> [Selected text]:
**********

Archive for the ‘Robertson & Hackett’ Tag

Kensington Place Apartments – Nicola Street

 

This majestic Italianate styled building has stood in the West End for over 100 years. Completed right at the end of 1913 (when the picture was taken), it was designed by ‘P M Julian’ in 1912 for Robertson & Hackett. It has a Nicola Street entrance but used its Beach Avenue address for the permit. Philip Jullien, the architect, was from Washington DC where he learned the Beaux Arts style while working in several offices there. (He ended the 19th century trying to make his fortune in the Yukon goldfields, which might be how he became acquainted with Vancouver). He arrived here in 1910, and this was his biggest commission here, although he designed much bigger buildings on his return to Washington in 1916.

Ironically Robertson and Hackett made their fortune owning a sawmill at the south foot of Granville Street in False Creek, but they chose to build their $75,000 five/six storey investment apartments in brick & concrete. They had over 40 building permits over the years, but apart from this they were all for relatively minor changes and additions to their sawmills, or a few houses they seem to have owned elsewhere in Downtown.

David Robertson was a Scotsman, who established a construction business in England in the 1870s. He travelled to Toronto, then headed west, meeting James Hackett for the first time on the train when he joined it in Winnipeg. They formed a construction partnership responsible for building many of the city’s prestigeous early buildings. In 1891 they opened a sawmill, which they moved to False Creek in 1895, then added a sash and door factory, which burned down in 1906, (so they bought out a rival to continue operations).

**********

> [Task to carry out]: Copy the stretch from "Kensington Place Apartments" through "Washington in 1916." in the passage on the Kensington Place Apartments, swapping "majestic" for "stately".

> [Listed records]:

**********

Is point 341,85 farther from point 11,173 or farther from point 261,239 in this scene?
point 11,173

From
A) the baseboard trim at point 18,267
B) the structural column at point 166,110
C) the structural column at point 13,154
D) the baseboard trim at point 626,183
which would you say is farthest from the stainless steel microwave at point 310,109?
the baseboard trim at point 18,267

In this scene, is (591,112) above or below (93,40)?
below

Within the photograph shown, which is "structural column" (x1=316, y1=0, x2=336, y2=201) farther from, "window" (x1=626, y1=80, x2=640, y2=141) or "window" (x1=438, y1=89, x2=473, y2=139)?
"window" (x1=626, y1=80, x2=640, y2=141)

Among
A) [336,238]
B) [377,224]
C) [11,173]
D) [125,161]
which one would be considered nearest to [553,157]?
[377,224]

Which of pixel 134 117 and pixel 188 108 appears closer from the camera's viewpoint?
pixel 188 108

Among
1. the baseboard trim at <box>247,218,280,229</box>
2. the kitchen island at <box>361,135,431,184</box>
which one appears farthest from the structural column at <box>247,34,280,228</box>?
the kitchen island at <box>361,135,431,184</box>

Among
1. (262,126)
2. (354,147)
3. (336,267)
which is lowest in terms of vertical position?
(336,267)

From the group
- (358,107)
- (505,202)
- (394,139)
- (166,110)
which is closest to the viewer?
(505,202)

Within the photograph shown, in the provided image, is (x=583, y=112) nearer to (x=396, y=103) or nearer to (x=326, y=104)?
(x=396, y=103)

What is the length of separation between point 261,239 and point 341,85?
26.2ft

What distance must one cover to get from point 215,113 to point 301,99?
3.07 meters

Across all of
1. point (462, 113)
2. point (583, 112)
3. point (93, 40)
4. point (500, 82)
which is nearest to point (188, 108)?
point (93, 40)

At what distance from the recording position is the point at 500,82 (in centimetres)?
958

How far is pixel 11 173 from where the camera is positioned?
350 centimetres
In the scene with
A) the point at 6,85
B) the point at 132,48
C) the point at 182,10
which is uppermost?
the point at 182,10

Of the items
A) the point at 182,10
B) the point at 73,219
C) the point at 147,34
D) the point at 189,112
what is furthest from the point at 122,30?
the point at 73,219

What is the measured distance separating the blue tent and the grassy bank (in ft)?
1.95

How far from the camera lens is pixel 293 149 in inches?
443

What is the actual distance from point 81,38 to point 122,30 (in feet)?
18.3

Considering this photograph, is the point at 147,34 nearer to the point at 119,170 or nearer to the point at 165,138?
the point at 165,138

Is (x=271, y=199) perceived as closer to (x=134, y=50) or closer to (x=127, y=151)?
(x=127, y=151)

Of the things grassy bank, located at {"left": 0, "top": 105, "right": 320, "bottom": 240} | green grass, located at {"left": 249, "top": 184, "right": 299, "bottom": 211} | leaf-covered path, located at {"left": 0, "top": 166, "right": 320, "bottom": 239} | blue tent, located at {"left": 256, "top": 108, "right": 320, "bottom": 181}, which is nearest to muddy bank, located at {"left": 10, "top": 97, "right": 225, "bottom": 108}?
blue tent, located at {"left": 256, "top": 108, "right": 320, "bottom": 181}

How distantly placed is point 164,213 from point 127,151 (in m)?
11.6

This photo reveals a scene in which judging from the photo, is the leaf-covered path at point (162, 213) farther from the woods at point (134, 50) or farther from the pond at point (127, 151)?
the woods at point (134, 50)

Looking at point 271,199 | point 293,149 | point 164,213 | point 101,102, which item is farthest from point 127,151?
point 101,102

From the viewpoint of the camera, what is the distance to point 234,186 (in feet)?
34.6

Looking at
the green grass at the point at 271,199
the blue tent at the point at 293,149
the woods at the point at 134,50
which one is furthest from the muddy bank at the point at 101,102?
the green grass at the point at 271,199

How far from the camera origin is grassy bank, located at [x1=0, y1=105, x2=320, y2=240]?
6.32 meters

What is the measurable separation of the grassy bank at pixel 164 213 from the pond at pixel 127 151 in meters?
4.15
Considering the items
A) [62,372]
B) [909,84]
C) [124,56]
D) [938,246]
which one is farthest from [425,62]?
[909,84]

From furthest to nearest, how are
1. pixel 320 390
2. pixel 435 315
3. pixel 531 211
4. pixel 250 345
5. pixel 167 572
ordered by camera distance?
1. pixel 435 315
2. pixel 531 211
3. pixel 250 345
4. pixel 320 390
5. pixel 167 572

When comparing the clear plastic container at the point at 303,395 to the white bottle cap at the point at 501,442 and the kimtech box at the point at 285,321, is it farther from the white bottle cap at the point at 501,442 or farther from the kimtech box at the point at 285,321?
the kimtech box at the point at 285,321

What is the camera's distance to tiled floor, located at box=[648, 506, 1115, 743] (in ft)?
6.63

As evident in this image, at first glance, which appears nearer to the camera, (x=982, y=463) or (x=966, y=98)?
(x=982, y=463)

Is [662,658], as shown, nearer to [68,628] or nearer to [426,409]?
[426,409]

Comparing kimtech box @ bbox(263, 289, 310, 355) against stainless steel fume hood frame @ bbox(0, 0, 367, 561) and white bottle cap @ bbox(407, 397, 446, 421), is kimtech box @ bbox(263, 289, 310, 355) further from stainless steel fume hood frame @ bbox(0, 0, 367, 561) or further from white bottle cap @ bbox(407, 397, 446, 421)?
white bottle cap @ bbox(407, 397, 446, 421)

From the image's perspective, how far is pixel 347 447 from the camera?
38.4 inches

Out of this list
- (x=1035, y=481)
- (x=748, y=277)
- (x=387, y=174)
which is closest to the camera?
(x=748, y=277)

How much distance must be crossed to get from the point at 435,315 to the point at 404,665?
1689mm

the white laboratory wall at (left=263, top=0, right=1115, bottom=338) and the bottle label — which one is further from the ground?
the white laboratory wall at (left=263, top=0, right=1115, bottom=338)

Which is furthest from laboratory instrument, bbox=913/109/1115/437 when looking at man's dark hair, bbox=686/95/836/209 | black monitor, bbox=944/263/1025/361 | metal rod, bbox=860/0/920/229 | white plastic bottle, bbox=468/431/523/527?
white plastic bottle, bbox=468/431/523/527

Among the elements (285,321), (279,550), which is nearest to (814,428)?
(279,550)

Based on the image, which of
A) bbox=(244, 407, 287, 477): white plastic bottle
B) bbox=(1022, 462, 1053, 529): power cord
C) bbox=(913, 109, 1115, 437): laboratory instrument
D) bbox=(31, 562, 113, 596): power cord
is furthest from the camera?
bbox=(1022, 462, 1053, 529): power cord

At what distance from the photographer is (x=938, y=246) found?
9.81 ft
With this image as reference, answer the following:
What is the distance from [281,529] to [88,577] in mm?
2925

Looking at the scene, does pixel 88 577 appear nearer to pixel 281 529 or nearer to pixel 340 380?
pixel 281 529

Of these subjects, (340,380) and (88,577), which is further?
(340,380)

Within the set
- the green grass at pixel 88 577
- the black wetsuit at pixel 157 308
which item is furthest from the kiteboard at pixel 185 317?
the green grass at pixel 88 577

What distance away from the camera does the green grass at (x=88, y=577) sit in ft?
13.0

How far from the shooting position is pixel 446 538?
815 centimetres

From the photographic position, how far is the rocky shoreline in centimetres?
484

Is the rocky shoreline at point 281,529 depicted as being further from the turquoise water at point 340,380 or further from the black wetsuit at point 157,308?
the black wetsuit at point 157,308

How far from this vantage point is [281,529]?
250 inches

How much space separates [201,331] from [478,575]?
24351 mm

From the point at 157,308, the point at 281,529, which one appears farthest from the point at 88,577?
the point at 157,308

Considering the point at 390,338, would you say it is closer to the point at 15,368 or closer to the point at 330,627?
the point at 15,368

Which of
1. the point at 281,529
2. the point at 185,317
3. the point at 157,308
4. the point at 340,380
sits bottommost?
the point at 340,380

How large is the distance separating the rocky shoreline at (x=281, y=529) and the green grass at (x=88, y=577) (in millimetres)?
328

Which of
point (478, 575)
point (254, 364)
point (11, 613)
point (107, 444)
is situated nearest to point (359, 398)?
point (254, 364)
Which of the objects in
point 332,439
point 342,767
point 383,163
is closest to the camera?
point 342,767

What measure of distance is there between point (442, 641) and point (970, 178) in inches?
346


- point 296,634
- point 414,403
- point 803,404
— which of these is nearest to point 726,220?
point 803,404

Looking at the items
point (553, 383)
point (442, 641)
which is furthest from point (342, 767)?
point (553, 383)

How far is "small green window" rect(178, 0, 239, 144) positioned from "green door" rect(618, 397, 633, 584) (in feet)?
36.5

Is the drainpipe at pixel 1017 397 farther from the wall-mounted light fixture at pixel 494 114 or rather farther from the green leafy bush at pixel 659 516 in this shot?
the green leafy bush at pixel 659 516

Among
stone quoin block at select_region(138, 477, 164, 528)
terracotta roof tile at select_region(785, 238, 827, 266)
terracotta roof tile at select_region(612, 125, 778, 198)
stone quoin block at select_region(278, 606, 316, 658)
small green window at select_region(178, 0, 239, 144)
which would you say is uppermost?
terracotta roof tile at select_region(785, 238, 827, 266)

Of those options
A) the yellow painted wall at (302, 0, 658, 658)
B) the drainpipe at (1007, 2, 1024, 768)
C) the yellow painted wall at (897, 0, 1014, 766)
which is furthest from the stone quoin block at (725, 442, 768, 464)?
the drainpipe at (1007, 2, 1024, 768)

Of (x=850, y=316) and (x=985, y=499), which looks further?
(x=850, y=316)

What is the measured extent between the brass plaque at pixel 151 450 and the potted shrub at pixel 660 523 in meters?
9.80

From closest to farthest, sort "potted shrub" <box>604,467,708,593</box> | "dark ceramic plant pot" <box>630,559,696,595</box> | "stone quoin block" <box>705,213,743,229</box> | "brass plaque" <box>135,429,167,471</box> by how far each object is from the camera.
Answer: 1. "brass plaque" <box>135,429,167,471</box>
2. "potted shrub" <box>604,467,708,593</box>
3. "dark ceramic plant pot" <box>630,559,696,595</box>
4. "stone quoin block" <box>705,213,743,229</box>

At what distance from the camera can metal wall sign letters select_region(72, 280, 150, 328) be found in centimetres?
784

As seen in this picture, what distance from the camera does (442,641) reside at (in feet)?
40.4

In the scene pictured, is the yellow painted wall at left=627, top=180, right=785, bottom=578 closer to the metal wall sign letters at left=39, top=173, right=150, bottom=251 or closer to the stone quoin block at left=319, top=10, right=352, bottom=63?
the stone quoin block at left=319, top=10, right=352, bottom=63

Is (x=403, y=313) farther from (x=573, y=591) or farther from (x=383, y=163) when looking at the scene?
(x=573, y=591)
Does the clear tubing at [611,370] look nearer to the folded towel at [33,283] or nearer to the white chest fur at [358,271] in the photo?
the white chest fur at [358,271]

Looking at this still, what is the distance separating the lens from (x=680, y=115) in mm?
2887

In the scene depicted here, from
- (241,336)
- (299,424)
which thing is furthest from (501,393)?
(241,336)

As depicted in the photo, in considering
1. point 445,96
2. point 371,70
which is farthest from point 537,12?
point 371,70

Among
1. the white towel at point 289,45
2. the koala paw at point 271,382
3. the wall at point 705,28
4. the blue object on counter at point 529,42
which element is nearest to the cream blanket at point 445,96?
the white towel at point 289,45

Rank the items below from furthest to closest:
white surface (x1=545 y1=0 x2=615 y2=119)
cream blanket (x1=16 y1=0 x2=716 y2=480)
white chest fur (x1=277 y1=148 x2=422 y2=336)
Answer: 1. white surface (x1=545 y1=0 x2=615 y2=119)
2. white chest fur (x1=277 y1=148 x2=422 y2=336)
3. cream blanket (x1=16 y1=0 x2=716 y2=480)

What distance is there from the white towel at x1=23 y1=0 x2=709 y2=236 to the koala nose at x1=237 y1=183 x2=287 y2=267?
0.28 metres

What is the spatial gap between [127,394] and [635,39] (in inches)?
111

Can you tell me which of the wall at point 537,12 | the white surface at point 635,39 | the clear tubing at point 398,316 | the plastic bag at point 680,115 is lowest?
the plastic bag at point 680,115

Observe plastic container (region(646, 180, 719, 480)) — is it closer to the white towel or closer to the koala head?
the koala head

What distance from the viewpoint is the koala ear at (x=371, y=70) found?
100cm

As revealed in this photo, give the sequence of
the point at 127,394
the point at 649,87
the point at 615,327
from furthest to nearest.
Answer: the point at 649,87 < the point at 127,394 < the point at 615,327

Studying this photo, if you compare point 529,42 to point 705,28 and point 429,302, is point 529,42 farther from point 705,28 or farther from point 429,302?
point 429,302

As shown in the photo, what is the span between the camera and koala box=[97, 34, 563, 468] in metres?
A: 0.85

**********

> [Solution below]:
Kensington Place Apartments – Nicola Street

 

This stately Italianate styled building has stood in the West End for over 100 years. Completed right at the end of 1913 (when the picture was taken), it was designed by ‘P M Julian’ in 1912 for Robertson & Hackett. It has a Nicola Street entrance but used its Beach Avenue address for the permit. Philip Jullien, the architect, was from Washington DC where he learned the Beaux Arts style while working in several offices there. (He ended the 19th century trying to make his fortune in the Yukon goldfields, which might be how he became acquainted with Vancouver). He arrived here in 1910, and this was his biggest commission here, although he designed much bigger buildings on his return to Washington in 1916.